Qui a confondere le acque è il riflesso condizionato di una
radicata cattiva coscienza. Da sempre, infatti, la destra –
questa destra – pretende, sulle orme del grande corruttore a cui sta
per essere intitolato l’aeroporto di Milano Malpensa, l’impunità per le
proprie malefatte: una pretesa perseguita modificando le leggi in
corso d’opera, delegittimando i giudici, difendendosi non nel processo
ma dal processo e via elencando.

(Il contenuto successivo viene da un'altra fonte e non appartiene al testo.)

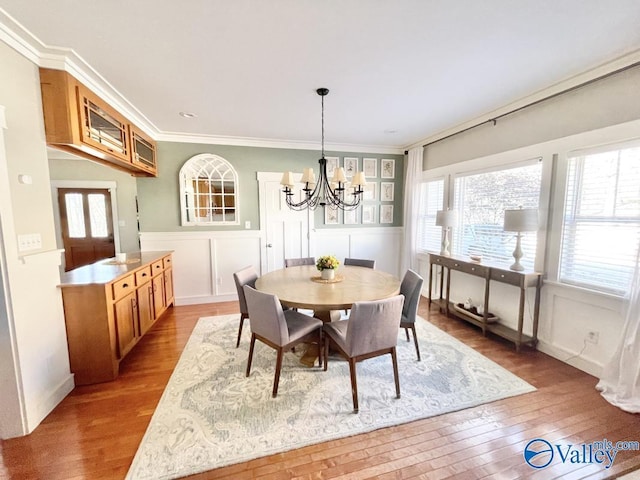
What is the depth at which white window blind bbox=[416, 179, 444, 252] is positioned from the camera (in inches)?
166

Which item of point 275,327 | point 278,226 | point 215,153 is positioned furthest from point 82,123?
point 278,226

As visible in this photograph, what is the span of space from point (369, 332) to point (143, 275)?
101 inches

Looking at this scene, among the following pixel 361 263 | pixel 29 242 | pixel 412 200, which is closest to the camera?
pixel 29 242

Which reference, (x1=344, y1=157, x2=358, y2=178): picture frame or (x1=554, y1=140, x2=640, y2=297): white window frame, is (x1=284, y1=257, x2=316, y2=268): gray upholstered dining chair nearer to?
(x1=344, y1=157, x2=358, y2=178): picture frame

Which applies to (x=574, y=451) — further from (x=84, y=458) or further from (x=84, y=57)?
(x=84, y=57)

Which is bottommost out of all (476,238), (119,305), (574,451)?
(574,451)

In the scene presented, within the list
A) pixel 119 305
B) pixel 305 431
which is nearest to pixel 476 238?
pixel 305 431

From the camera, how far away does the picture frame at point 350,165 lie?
4660 millimetres

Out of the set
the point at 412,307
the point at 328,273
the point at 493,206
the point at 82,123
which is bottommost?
the point at 412,307

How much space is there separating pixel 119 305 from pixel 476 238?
409cm

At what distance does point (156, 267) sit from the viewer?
11.0 feet

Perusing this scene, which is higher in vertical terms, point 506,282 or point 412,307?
point 506,282

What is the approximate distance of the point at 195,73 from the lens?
7.27ft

Non così – anche in
questo caso da sempre – chi pone in essere atti di disobbedienza
civile, che mette nel conto la sottoposizione alle
sanzioni previste della norma violata: lo fecero i (pochi) docenti
universitari che rifiutarono il giuramento di fedeltà al fascismo (e furono,
per questo, destituiti dall’incarico) e gli obiettori di coscienza al servizio
militare (che subirono, per la loro scelta, anni carcere); lo fanno, oggi, gli attori
delle diverse forme di conflitto sociale (che si limitano a pretendere – come è
proprio di uno Stato di diritto – processi giusti e pene equilibrate e non una
vendetta travestita da diritto).
C’è una conclusione.
È sotto gli occhi di tutti che – almeno in questi tempi bui – senza gesti
esemplari, senza forzature non c’è né politica né futuro. In questo
contesto vanno valutate le azioni degli attivisti per la
casa, per il clima, per la pace etc. Ignorarlo non significa agire per la
legalità ma per la conservazione dell’esistente. È il mestiere
della destra, ma non può essere coperto dal richiamo alla legalità.